- [Tekstgedeelte]
....

Op 1 januari 2021 gaat het nieuwe ‘Stelsel Energieprestatie Gebouwen’ van start, met nieuwe eisen aan gebouwen en nieuwe rekenmethoden. Inmiddels is het duidelijk wat de gevolgen zijn. Die zijn relevant voor zowel installateurs als installatieadviseurs. In dit artikel bespreken we de hoofdlijnen, zodat u goed geïnformeerd het nieuwe jaar in kunt gaan.

Eerst een korte opfrisser: BENG staat voor Bijna Energie-Neutrale Gebouwen en is de opvolger van de EPC, die sinds 1995 gebruikt wordt om stapsgewijs strengere eisen te stellen aan de energieprestatie van nieuwbouw. Er komen nu aparte eisen voor drie belangrijke aspecten van een (bijna) energieneutraal gebouw, berekend met een nieuw opgezette rekenmethode: de NTA 8800.

Indicatoren
De eerste indicator (BENG-1) stelt een maximum aan de energiebehoefte voor verwarming en koeling. Daarmee wordt een goed bouwkundig ontwerp gewaardeerd. BENG-2 stelt een grens aan het vooraf berekende gebruik van fossiele energie, en waardeert daarmee de toepassing van energiezuinige technieken. Die twee eisen worden uitgedrukt in kWh/m2.jaar, onafhankelijk van de energiedrager, dus ook als het niet gaat om een all-electric oplossing. Het gaat daarbij om zogenaamde ‘primaire energie’, die niet een-op-een vergelijkbaar is met kWh op de elektriciteitsmeter. De derde eis stelt toepassing van hernieuwbare energie in elk plan verplicht. Nog niet 100%, daarom is het ‘bijna’ energieneutraal. Voor woningen komt er daarnaast een eis die betrekking heeft op het risico op temperatuuroverschrijding in de zomer: de ‘TO-juli’. Uit de eerste ervaringen blijkt dat juist deze een grote invloed zal gaan hebben op het energieconcept en dus op de toe te passen installaties.

....

Een reeks records
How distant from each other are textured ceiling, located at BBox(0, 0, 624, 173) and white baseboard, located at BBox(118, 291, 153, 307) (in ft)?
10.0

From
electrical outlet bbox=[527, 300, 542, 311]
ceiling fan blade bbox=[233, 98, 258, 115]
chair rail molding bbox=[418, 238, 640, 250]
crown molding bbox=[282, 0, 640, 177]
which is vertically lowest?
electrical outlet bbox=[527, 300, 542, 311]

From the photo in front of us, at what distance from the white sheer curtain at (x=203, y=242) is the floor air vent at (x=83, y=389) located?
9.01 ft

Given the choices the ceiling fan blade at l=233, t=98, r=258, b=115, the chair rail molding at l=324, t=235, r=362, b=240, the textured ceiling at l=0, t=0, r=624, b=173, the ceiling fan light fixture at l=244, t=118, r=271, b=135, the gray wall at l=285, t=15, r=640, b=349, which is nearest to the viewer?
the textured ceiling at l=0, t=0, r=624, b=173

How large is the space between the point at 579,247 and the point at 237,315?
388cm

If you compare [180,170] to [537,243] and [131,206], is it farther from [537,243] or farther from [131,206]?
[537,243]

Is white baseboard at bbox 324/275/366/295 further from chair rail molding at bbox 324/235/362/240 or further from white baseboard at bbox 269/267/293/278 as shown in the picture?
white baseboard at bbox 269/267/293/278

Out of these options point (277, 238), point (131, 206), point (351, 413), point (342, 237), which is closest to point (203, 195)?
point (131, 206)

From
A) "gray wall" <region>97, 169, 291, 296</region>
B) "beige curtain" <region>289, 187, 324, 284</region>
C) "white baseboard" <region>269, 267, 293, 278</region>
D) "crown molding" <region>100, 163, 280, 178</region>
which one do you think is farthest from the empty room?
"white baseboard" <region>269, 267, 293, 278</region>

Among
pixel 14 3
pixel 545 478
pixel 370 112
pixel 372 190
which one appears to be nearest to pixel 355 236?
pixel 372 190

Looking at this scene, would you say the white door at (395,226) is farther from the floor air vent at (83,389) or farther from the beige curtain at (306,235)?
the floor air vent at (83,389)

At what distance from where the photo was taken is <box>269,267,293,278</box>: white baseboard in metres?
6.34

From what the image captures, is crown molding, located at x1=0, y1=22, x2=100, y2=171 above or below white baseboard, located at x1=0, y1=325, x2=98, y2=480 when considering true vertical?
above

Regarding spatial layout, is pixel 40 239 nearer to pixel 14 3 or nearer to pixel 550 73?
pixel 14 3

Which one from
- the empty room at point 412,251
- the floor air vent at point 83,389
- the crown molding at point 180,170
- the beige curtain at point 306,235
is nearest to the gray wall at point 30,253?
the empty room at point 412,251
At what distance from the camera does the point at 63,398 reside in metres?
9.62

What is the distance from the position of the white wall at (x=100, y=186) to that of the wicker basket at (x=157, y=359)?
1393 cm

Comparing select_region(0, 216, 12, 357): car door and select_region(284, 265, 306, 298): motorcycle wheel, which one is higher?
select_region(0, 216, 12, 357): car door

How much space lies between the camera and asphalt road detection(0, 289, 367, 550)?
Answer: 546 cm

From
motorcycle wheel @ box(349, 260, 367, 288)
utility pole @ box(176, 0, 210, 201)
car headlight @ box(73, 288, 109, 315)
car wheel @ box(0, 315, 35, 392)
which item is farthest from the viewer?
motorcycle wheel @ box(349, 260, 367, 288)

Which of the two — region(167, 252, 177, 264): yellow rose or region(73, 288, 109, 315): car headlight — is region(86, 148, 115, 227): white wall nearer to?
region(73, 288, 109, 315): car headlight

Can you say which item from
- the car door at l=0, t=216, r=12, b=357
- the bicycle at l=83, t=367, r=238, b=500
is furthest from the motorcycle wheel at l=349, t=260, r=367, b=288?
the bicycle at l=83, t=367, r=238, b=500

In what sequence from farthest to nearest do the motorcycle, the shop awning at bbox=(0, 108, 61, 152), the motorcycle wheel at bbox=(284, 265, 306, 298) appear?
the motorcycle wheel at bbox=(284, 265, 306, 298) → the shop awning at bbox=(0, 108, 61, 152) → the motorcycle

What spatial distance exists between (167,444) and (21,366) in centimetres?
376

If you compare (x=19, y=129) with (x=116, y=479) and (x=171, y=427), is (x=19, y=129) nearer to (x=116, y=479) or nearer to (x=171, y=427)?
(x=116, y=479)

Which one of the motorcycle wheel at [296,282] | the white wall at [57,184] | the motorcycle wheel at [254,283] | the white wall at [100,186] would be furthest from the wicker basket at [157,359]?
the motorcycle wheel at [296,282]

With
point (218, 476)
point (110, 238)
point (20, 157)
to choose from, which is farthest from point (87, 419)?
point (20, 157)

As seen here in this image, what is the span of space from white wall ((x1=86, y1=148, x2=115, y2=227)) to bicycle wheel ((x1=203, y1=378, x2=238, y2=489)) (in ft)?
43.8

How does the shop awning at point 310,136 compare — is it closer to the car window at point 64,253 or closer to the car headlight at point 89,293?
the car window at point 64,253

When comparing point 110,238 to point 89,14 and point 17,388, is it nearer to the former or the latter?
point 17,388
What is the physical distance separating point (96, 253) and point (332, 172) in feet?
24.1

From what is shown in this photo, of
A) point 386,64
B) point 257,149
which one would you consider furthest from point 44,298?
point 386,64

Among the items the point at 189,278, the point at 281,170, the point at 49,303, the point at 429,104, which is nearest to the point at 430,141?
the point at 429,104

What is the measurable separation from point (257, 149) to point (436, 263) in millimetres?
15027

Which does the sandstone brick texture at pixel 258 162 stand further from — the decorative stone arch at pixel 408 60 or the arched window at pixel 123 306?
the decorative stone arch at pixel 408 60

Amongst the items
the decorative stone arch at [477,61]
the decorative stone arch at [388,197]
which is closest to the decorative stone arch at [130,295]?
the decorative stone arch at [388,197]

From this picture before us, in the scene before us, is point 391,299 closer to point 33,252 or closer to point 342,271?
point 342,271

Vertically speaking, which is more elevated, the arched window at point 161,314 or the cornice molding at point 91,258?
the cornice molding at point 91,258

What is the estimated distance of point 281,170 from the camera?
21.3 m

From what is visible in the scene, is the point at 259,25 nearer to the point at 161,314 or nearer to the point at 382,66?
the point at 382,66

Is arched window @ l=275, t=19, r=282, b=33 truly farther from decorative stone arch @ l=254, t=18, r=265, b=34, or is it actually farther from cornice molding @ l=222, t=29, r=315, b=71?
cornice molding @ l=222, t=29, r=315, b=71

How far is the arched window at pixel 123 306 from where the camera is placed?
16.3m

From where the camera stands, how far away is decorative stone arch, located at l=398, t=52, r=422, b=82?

....

- [Opdrachten]
1. Beantwoord de volgende vragen aan de hand van het artikel over BENG:
(a) Sinds welk jaar wordt de EPC gebruikt?
(b) Waaraan stelt BENG-1 een maximum?
(c) In welke eenheid worden de eerste twee eisen uitgedrukt?
2. Geef een vervolg op het artikel over BENG dat aansluit op de laatste zin.

- [Uitgewerkte antwoorden]
1.
(a) Sinds 1995.
(b) Aan de energiebehoefte voor verwarming en koeling.
(c) In kWh/m2.jaar.

2.
Energielabel
Voor bestaande gebouwen komt er een nieuw energielabel. Dat wordt gebaseerd op dezelfde NTA 8800. Dat betekent dat alle technieken die beschikbaar zijn voor nieuwbouw, nu ook gewaardeerd kunnen worden voor bestaande gebouwen. Omdat ook het Energielabel uitgedrukt gaat worden in kWh/m2, net als BENG-2, zal ongeveer de helft van de gebouwen hetzelfde label houden en kan het andere deel net in een andere labelklasse uitkomen. Voor woningen geldt bovendien dat het doe-het-zelf-label voor particulieren, met 10 vragen, komt te vervallen. Als je een nieuw Energielabel nodig hebt, bijvoorbeeld bij verkoop, dan moet er een gediplomeerd adviseur komen inspecteren. Bestaande Energielabels houden overigens hun geldigheid van 10 jaar.

Ingrijpend

Terug naar de nieuwbouw, want daar zijn de gevolgen het meest ingrijpend. In de utiliteitsbouw zien we dat het voldoen aan de tweede en derde BENG-eis de grootste uitdaging zal vormen. De tweede eis betekent dat er bij systeemselectie goed zal moeten worden gelet op het systeemrendement en op de energievraag van pompen, ventilatoren en andere vormen van hulpenergie. De eis voor hernieuwbare energie vraagt nog wel wat toelichting. Die omvat meer dan uitsluitend het plaatsen van PV-panelen op het dak. Ook het benutten van omgevingsenergie telt mee, zoals bij de inzet van warmtepompsystemen of vormen van warmte/koude-opslag. Zonthermische systemen zijn interessant bij gebouwen met een hoge tapwatervraag zoals sportaccommodaties of in de zorg.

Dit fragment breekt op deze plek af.